The Matchmaker

On Saturday night Dave and I watched the movie of Thornton Wilder’s play The Matchmaker. Kickass cast: Shirley Booth as Dolly Levi, Paul Ford as Horace Vandergelder, a young and endearing Tony Perkins as Cornelius Hackl, Shirley MacLaine as Irene Molloy, and Robert Morse as Barnaby Tucker.

I’ve never seen the play or movie before, only read it once many years ago. It was a surprise to me to see how different the character of Dolly Levi is in the movie from what it is in the musical. The Dolly of Hello, Dolly! is a confident if not entirely scrupulous businesswoman, one who dominates any situation she’s in, and an important part of Yonkers society; what’s more, she used to live the high life in New York City while her husband was alive. The Dolly of The Matchmaker is quite different, much weaker and at the same time much more human, a woman who is struggling to get by any way she can, who is all too well aware of her failings and her lack of social position in Yonkers, though she puts up a good front and conceals her desperation. Her claim of familiarity with New York City is all pretense, and she’s never seen the inside of the Harmonia Gardens restaurant before, let alone been enough of a regular there that the staff would ever break into a ten-minute Gower Champion production number on hearing that she was returning after a long absence.

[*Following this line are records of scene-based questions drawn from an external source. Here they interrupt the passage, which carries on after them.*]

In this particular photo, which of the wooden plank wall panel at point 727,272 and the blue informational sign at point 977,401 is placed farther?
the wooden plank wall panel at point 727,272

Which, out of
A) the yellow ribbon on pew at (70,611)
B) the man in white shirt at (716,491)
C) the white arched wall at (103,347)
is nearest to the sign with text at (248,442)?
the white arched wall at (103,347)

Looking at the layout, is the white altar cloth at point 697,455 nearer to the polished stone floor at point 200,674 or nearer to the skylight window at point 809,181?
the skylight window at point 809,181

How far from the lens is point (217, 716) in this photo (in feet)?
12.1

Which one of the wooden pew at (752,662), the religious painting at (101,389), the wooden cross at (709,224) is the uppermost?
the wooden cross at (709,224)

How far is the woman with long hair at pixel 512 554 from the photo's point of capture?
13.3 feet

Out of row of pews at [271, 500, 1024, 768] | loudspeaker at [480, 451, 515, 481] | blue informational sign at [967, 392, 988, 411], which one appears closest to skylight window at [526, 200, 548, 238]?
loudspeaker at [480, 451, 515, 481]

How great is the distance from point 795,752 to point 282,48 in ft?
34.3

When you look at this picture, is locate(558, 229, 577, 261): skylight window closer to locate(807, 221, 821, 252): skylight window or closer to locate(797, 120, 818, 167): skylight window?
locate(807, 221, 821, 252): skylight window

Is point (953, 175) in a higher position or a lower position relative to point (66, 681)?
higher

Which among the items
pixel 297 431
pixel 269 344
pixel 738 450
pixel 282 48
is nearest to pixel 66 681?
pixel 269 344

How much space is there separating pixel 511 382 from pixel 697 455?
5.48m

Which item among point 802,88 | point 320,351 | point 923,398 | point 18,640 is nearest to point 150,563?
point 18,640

Hello, Dolly! is a fun show, certainly, and that is all the justification it needs, but it’s still very strange to watch this movie and wonder how Jerry Herman got from here to the character that he wrote his songs for. He’s said in interviews that he wrote the score with Ethel Merman in mind, and maybe that’s it. Merman as the Dolly Levi in The Matchmaker would have been a monumental piece of miscasting, so you’d have to do some serious reinterpretation to make the character suit her. But The Matchmaker‘s Dolly is a more complicated and more interesting character.

The movie is delightful, and Shirley Booth is absolutely brilliant — gestures, timing, inflections, all wonderfully revealing and surprising and funny and right on target. The device of having characters face the camera occasionally and address the audience is too precious by half; I imagine it worked a bit better on stage and was only too precious by a quarter or so.